-- Begin --

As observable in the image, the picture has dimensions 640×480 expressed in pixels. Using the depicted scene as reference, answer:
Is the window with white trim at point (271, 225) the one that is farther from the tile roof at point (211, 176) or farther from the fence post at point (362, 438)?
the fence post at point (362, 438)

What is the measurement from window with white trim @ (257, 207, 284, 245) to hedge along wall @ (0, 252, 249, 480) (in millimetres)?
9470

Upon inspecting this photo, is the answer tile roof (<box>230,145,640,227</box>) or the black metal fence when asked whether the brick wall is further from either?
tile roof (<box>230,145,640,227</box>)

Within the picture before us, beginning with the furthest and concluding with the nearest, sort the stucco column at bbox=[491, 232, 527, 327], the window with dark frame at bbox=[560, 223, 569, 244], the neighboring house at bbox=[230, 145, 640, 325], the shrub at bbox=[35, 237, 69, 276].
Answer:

-- End --

● **STATED TASK**: Please return the material above unchanged, every line as it stands.

● **ANSWER TO THE PROBLEM**:
As observable in the image, the picture has dimensions 640×480 expressed in pixels. Using the depicted scene as reference, answer:
Is the window with white trim at point (271, 225) the one that is farther from the tile roof at point (211, 176) or farther from the fence post at point (362, 438)?
the fence post at point (362, 438)

What is the measurement from window with white trim @ (257, 207, 284, 245) to hedge along wall @ (0, 252, 249, 480) (in millimetres)?
9470

Upon inspecting this photo, is the answer tile roof (<box>230,145,640,227</box>) or the black metal fence when asked whether the brick wall is further from either?
tile roof (<box>230,145,640,227</box>)

Within the picture before us, beginning with the furthest and concluding with the nearest, sort the stucco column at bbox=[491, 232, 527, 327], the window with dark frame at bbox=[560, 223, 569, 244], the neighboring house at bbox=[230, 145, 640, 325], the shrub at bbox=[35, 237, 69, 276].
Answer:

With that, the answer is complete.